Restam algumas árvores,
a estátua abandonada
e uma pergunta esquecida
no bulício do coração.

sábado, 6 de julho de 2013

A viagem e o carrossel.

Arpad Szenes - Carrossel (1937)

A viagem não é uma volta de carrossel. Não é que divertimento daquele que toma o caminho lhe esteja interdito, pelo contrário. O caminho não deixará de ter os seus momento de grande humor, fundamentalmente quando o viandante se confronta com a risibilidade das suas ilusões. A viagem, contudo, não é um passeio em torno de um eixo fixo, mas a descoberta de que não há fixidez nem eixo, apenas um infinito caminho aberto.

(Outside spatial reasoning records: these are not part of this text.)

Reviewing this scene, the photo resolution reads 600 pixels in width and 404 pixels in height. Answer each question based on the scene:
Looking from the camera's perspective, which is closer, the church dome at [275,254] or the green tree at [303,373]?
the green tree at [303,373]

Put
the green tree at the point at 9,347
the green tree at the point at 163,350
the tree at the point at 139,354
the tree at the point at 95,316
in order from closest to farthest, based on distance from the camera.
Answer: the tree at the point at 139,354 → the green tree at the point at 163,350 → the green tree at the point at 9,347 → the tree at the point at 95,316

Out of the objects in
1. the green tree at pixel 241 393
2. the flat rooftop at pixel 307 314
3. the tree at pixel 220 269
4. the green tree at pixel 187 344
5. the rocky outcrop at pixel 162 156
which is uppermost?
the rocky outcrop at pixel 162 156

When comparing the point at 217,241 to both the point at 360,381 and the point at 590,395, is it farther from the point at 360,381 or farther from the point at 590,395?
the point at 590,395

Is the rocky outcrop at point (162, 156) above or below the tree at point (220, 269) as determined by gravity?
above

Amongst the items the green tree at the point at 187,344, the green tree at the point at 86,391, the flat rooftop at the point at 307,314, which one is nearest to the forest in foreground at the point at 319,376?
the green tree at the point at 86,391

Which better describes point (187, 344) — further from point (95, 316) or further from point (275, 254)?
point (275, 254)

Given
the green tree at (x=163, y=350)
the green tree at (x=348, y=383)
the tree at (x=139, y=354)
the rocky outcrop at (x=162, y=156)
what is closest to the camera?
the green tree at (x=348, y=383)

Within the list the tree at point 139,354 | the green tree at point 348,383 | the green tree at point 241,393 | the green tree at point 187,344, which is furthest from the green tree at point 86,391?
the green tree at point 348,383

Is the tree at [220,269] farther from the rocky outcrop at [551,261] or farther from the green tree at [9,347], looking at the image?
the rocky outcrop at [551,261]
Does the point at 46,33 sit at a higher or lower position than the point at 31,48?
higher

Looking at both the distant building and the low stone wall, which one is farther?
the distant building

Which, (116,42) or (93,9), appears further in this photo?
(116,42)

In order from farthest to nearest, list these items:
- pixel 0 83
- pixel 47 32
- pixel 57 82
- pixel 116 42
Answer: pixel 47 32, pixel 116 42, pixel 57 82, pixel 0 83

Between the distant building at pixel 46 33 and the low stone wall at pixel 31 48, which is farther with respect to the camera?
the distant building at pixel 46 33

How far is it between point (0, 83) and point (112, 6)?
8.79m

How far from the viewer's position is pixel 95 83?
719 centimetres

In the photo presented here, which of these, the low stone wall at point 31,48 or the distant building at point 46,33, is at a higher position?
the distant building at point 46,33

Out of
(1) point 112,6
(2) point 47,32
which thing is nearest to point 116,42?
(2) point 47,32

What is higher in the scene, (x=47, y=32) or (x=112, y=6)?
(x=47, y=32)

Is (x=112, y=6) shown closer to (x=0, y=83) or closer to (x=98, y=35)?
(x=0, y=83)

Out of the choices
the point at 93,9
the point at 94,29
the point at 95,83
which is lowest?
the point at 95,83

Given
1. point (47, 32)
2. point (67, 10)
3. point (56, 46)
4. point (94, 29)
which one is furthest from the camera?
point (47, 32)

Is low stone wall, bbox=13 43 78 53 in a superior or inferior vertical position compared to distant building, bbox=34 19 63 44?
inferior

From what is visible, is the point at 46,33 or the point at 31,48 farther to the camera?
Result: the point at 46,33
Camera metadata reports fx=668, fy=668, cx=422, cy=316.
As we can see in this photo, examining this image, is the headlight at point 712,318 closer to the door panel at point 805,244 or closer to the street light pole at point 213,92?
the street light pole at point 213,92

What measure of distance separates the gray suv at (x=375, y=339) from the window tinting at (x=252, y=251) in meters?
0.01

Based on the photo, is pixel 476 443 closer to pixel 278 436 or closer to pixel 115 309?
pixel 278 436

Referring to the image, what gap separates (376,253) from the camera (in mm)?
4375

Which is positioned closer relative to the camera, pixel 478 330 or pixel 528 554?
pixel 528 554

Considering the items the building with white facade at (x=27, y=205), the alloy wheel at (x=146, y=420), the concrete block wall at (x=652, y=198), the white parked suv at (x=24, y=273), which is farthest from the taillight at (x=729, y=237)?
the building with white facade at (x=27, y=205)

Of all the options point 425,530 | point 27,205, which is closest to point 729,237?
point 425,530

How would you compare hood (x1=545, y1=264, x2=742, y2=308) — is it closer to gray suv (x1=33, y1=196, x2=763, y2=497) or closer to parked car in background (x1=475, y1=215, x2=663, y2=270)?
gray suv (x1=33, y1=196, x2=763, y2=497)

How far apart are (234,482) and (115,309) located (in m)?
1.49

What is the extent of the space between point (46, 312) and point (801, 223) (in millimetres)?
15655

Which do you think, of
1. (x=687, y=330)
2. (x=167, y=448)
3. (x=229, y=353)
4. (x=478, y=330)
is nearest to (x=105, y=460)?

sexta-feira, 5 de julho de 2013

O jockey enquanto figura

Toulouse-Lautrec - The Jockey (1899)

Olhamos o quadro de Toulouse-Lautrec e corremos o risco de nos deixarmos arrastar pelo hábito e pelas ilusões que este introduz no nosso julgamento. A ilusão está em centrarmo-nos no carácter desportivo e competitivo representado, a corrida de cavalos e as apostas. O jockey pode, todavia, ser olhado como uma figura metafísica, como uma metáfora do viandante. Não é a competição que está em jogo, mas a harmonização entre o homem e o cavalo, entre razão e natureza, entre aquele que peregrina e o veículo da peregrinação. Não se trata de dominar o cavalo, de lhe impor um caminho, mas de se fundir com ele, durante a viagem, de serem apenas um. Como se, pela arte de cavalgar, a separação que cinde o homem em dois fosse cerzida e, naqueles instantes, o homem tivesse um vislumbre da sua verdadeira natureza.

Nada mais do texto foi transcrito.